Entries of scene-based questions
========

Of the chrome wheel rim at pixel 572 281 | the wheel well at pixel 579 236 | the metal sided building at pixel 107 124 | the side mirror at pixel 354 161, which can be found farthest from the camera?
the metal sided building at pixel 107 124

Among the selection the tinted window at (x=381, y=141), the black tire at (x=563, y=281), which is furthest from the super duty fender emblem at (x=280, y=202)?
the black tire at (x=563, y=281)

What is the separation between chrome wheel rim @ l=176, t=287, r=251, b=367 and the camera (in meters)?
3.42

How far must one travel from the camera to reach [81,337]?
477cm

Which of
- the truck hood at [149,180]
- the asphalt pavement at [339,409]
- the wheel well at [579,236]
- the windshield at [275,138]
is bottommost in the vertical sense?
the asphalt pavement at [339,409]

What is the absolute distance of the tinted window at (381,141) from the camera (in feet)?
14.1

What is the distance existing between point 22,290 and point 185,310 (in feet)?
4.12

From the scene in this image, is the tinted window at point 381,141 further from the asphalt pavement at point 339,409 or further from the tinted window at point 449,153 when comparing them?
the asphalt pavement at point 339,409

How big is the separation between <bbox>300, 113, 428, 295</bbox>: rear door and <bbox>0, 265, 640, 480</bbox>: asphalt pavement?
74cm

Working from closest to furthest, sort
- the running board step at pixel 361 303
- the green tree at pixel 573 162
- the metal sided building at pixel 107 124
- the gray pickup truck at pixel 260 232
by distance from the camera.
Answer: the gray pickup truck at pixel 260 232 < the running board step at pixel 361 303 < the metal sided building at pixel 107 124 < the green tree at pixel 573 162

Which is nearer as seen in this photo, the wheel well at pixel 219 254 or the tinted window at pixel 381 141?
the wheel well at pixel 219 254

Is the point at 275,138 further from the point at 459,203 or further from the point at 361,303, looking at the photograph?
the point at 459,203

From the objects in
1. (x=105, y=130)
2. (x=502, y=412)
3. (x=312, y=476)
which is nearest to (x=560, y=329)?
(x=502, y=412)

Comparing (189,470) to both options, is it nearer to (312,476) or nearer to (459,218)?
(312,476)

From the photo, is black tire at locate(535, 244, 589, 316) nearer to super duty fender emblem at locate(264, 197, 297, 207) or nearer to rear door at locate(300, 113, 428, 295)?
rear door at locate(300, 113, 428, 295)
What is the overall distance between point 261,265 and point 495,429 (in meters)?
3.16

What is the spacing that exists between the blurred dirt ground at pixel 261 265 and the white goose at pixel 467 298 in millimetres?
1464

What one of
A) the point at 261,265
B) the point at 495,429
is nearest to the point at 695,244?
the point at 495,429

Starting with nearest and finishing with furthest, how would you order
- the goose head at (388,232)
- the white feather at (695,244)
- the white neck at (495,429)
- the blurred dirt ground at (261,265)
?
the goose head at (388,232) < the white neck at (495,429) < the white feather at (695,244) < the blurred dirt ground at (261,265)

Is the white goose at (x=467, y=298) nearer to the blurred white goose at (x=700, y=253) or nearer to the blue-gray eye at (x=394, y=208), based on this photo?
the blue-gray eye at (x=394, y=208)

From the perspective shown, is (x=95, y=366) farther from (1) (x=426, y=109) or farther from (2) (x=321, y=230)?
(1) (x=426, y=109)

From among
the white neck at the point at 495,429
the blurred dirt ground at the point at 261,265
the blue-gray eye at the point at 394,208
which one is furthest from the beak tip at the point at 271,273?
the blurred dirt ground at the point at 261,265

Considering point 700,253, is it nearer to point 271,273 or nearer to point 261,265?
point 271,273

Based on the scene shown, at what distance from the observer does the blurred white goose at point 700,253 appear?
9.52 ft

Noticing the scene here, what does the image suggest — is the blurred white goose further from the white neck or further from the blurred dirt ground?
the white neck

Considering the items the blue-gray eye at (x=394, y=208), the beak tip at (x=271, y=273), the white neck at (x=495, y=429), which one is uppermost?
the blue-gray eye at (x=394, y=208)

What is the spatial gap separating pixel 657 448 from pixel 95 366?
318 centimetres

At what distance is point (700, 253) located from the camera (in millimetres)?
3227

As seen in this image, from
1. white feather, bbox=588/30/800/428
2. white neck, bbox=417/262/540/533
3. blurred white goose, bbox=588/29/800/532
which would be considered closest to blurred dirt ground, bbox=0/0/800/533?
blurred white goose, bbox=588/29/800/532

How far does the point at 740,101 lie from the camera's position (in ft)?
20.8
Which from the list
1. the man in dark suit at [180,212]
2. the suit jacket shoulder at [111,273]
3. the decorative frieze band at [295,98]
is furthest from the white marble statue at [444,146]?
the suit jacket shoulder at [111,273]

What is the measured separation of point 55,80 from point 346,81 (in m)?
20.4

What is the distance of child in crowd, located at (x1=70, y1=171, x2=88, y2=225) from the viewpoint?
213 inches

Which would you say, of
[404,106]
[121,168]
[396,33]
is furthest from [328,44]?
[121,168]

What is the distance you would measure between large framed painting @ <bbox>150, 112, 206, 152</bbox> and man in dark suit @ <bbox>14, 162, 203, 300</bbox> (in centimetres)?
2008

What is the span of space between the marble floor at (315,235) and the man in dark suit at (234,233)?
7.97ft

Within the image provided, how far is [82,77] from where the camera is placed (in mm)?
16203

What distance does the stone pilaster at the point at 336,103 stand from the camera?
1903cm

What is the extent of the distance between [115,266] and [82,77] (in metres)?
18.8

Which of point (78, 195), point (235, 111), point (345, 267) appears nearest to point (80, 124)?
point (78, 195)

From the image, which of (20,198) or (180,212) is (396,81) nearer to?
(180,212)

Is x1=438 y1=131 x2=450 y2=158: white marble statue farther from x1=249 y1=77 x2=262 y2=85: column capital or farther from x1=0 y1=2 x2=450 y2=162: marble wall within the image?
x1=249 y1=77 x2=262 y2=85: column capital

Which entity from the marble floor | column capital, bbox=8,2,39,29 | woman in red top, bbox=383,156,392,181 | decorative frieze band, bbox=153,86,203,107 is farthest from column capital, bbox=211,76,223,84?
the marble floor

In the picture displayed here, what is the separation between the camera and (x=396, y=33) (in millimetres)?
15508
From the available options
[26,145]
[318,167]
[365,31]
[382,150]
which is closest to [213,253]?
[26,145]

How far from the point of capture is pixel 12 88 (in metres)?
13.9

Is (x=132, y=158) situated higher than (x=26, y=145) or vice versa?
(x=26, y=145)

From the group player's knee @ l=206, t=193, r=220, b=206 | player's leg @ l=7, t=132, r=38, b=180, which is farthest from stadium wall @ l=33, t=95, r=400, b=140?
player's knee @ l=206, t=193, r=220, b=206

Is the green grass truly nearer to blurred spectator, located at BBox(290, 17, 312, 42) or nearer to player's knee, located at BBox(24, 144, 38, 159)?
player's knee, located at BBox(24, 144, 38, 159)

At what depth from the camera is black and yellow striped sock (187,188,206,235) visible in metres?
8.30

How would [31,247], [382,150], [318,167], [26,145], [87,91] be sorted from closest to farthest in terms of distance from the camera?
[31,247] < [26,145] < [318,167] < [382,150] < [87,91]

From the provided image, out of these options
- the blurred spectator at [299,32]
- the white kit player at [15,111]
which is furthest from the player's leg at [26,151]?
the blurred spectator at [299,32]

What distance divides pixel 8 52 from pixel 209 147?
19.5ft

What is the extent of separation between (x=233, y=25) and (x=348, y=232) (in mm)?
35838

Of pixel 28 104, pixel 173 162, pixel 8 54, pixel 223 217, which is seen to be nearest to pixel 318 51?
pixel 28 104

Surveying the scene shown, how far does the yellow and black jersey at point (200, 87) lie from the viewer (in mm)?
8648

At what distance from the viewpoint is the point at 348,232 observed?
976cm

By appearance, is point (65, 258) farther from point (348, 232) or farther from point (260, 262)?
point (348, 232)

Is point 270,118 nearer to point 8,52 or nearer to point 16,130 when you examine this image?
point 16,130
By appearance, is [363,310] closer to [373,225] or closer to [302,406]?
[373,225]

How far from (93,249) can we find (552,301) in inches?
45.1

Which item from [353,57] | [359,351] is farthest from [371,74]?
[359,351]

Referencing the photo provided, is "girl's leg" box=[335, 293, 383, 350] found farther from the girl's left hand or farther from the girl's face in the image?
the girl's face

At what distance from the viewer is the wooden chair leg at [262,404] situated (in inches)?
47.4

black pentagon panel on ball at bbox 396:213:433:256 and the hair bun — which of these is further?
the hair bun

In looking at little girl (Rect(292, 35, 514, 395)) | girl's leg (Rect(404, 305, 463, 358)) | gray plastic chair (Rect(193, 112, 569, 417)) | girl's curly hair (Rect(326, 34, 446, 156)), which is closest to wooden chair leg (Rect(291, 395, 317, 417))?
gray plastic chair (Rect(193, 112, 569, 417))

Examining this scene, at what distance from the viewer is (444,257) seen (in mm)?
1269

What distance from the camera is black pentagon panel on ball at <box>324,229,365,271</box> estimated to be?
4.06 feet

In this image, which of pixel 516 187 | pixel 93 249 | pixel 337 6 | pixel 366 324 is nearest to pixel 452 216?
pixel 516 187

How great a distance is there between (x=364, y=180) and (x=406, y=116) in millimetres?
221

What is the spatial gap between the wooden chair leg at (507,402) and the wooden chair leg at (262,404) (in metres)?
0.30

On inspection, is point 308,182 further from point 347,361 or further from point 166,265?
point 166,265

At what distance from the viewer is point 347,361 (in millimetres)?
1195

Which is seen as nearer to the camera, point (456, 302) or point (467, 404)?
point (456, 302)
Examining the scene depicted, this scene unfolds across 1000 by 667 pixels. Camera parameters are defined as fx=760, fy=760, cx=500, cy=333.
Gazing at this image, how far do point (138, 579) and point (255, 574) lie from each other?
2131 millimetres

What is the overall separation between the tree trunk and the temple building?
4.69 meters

========

WRITTEN PROBLEM
Format the lines of the entries as a numbered list, starting at the line that contains "What is the spacing" and ending with the line that contains "the goose head at (388,232) <". Include both of those lines and leave out any blank lines.

CORRECT ANSWER
1. What is the spacing that exists between the blurred dirt ground at pixel 261 265 and the white goose at pixel 467 298 in millimetres?
2. 1464
3. What one of
4. A) the point at 261,265
5. B) the point at 495,429
6. is nearest to the point at 695,244?
7. the point at 495,429
8. Starting with nearest and finishing with furthest, how would you order
9. - the goose head at (388,232)
10. - the white feather at (695,244)
11. - the white neck at (495,429)
12. - the blurred dirt ground at (261,265)
13. ?
14. the goose head at (388,232) < the white neck at (495,429) < the white feather at (695,244) < the blurred dirt ground at (261,265)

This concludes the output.